**Task details:**
Copy every record below, exactly as written.

**Data for this exercise:**
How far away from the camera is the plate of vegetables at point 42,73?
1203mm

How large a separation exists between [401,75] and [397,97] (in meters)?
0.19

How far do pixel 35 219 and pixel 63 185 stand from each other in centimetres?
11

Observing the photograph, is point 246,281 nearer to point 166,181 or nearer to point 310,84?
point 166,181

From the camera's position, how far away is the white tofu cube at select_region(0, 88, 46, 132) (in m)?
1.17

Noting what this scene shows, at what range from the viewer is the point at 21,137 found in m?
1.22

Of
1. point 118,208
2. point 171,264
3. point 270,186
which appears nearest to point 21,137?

**Written response:**
How far away from the camera is the plate of vegetables at point 42,73?
1203mm

How large a separation exists between [401,75] and [397,97] (in meters)?
0.19

How far do pixel 35 219 and pixel 63 185 stand from each other in centimetres?
11

Observing the photograph, is point 246,281 nearer to point 166,181 or nearer to point 310,84?
point 166,181

From the camera's position, how far away is the white tofu cube at select_region(0, 88, 46, 132) (in m)?
1.17

Noting what this scene shows, at what range from the viewer is the point at 21,137 found in m?
1.22

Of
1. point 118,208
2. point 171,264
3. point 270,186
which appears nearest to point 21,137?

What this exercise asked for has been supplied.